▶ [Data records]:

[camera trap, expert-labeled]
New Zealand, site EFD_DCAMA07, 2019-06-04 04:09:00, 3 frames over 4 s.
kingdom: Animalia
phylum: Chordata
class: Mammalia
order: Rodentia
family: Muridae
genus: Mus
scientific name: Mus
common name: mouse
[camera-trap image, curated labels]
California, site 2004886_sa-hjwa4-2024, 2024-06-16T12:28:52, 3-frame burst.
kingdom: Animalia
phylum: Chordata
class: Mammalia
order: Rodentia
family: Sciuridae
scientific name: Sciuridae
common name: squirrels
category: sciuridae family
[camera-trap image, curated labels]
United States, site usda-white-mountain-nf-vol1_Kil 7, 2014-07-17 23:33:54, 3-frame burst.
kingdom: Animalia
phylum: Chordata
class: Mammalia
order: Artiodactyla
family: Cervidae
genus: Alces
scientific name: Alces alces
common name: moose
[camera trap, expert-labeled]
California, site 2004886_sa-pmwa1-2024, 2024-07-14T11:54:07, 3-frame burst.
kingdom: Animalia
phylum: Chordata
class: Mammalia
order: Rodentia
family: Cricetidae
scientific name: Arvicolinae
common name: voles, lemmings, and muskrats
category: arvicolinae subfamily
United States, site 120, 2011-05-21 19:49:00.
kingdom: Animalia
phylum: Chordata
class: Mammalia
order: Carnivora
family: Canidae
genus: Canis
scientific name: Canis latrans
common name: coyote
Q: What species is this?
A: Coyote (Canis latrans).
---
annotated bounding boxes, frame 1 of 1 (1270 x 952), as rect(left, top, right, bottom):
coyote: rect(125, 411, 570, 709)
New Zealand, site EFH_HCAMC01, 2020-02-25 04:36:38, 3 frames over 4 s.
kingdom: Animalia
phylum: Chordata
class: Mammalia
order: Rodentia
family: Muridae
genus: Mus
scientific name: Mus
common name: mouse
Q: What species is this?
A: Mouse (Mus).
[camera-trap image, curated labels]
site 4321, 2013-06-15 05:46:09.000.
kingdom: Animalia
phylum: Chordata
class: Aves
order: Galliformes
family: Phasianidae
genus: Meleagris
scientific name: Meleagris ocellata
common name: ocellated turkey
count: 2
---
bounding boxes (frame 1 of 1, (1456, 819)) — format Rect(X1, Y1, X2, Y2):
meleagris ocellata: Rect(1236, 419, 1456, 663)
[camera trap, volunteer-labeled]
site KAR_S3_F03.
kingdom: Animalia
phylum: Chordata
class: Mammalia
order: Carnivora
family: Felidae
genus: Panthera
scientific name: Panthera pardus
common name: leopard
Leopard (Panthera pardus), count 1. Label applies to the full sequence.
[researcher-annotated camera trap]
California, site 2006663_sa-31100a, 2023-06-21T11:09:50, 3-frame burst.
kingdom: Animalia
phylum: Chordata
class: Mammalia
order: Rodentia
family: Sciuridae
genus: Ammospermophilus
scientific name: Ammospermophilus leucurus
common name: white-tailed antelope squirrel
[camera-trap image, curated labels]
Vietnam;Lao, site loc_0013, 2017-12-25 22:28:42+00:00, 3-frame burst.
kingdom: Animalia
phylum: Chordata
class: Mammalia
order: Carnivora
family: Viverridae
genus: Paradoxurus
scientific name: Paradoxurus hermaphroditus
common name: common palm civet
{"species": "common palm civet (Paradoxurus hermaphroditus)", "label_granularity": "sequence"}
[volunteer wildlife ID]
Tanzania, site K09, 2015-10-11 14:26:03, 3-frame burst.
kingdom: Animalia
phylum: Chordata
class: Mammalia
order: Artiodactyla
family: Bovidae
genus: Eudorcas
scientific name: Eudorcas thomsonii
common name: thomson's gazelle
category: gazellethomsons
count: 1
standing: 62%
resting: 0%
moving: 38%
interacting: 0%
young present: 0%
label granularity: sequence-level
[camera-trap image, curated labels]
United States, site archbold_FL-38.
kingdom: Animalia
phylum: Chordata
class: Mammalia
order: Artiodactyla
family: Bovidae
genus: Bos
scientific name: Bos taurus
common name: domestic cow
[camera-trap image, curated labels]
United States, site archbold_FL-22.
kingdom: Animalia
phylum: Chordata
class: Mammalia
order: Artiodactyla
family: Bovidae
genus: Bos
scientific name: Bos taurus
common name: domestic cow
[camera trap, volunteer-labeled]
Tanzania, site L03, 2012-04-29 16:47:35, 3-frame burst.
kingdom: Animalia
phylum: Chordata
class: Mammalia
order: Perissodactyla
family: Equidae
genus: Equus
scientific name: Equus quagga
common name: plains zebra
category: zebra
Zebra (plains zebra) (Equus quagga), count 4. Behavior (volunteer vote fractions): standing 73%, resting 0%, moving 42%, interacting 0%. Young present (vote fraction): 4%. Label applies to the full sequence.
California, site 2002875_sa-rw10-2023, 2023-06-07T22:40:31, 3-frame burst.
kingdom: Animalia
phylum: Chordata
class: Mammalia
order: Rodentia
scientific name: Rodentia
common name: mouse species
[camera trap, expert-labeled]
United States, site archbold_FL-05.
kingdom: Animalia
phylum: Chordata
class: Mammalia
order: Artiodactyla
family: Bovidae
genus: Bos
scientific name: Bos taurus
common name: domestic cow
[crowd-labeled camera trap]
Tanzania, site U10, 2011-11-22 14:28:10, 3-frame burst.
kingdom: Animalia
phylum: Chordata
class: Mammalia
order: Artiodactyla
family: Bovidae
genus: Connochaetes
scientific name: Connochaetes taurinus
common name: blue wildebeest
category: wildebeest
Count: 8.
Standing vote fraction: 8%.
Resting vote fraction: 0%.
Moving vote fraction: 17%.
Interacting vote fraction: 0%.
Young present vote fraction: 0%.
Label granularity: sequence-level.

▶ [Task instructions]:
Return the lines above, from the one containing "Young present vote fraction: 0%." to the end, exactly as they stand.

▶ [Result]:
Young present vote fraction: 0%.
Label granularity: sequence-level.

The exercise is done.